Darüber hinaus sind auch Zahlungen zwischen Insolvenzantrag und Insolvenzeröffnung privilegiert, die mit Zustimmung des vorläufigen Insolvenzverwalters erfolgen. Nicht mit der Sorgfalt eines ordentlichen und gewissenhaften Geschäftsleiters vereinbar sind Zahlungen nach Ablauf der Insolvenzantragsfrist.

Diese gesetzliche Neuregelung bringt für die Geschäftsleiter Entspannung an der Haftungsfront.

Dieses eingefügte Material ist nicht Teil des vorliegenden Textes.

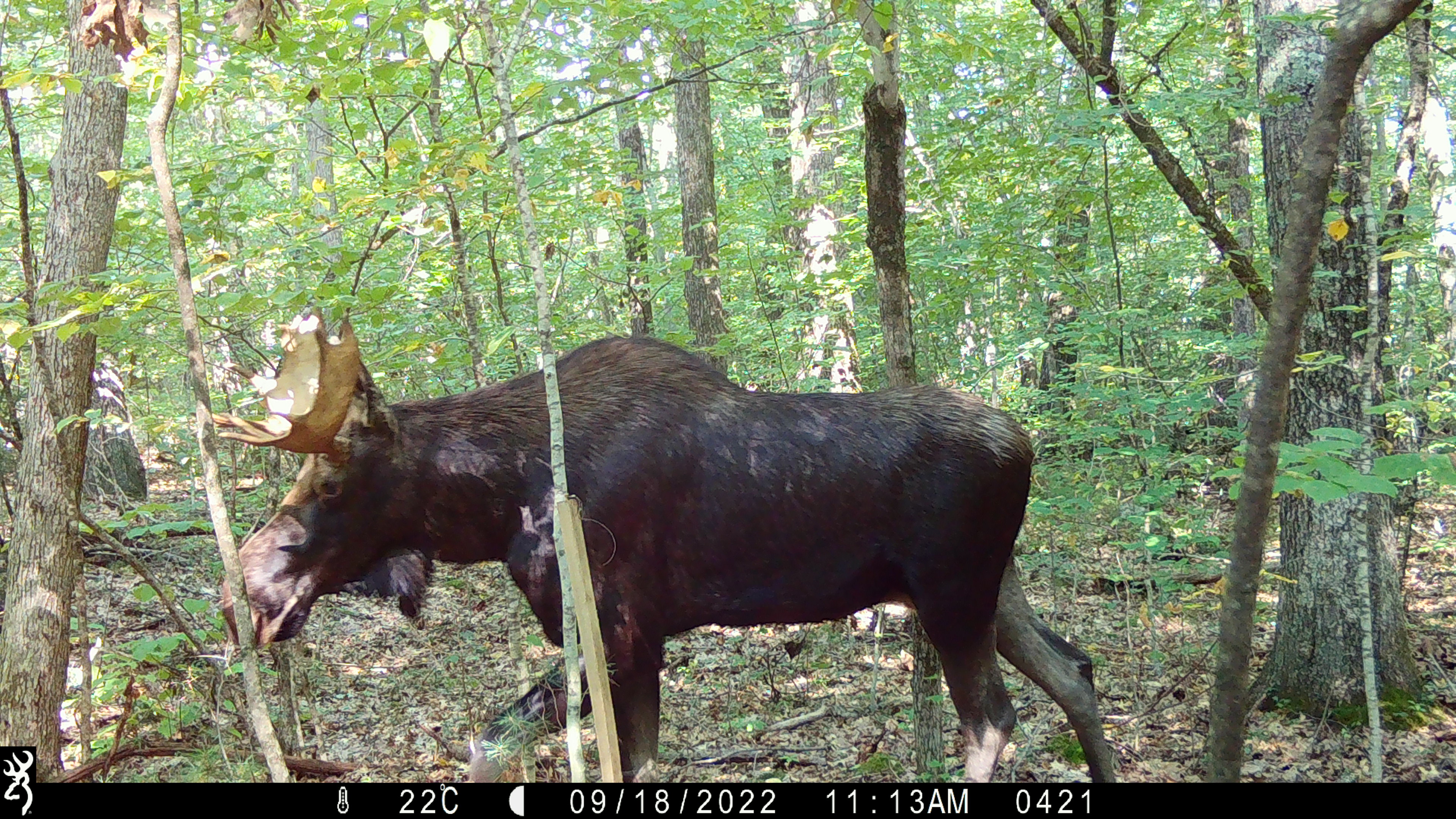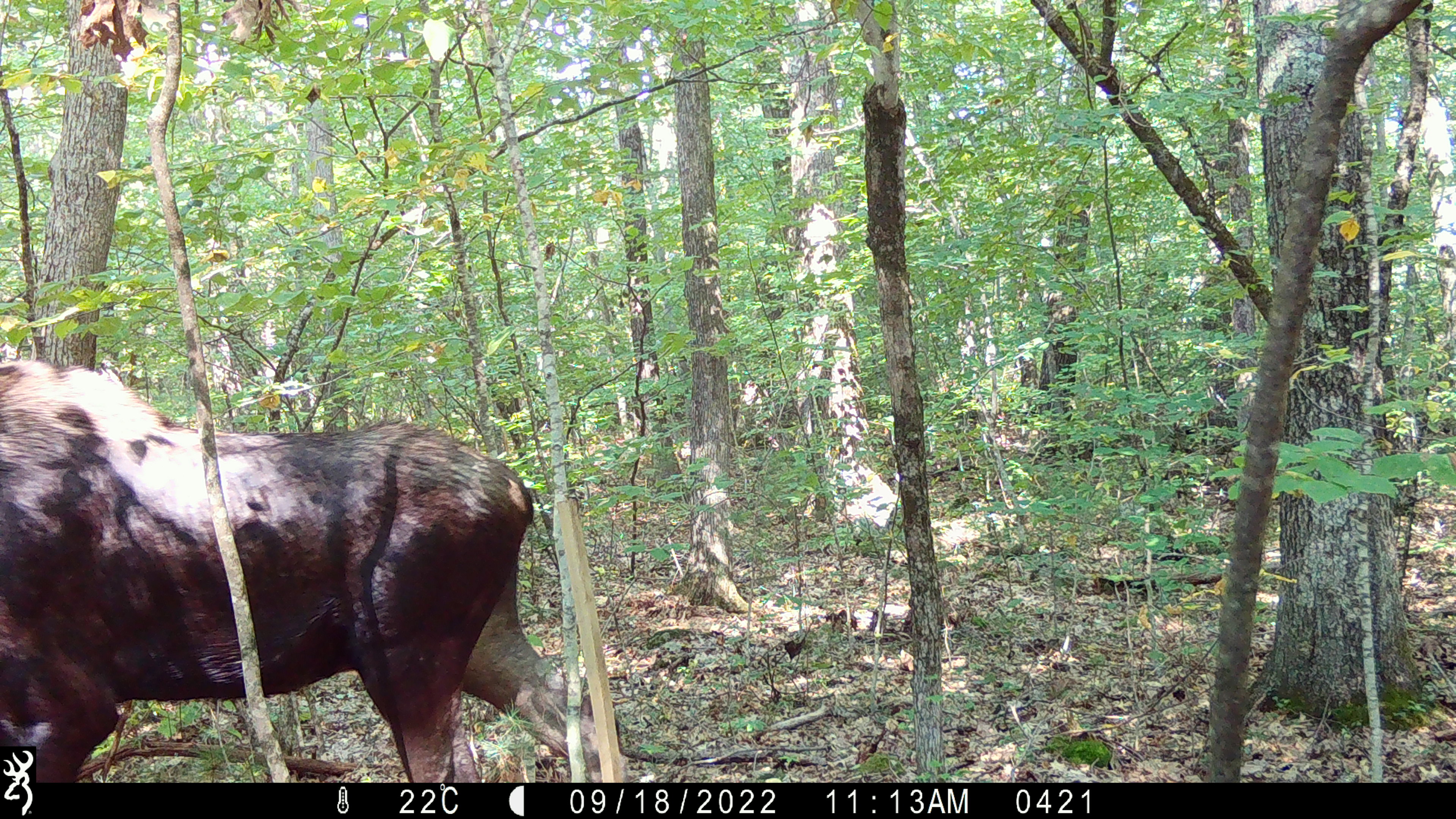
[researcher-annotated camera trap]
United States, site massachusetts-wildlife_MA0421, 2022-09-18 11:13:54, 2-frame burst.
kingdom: Animalia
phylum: Chordata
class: Mammalia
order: Artiodactyla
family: Cervidae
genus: Alces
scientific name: Alces alces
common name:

Privilegierung von Zahlungen zur Aufrechterhaltung des Geschäftsbetriebs
Zunächst privilegiert die Neuregelung Zahlungen, die der Aufrechterhaltung des Geschäftsbetriebs dienen. Die so lange, bis die Geschäftsleitung Maßnahmen zur nachhaltigen Beseitigung der Insolvenzreife oder zur Vorbereitung eines Insolvenzantrags durchführt. Solche Zahlungen werden als mit der Sorgfalt eines ordentlichen und gewissenhaften Geschäftsleiters vereinbar angesehen. Damit weicht § 15 b InsO erheblich von der bislang strengen BGH-Rechtsprechung ab.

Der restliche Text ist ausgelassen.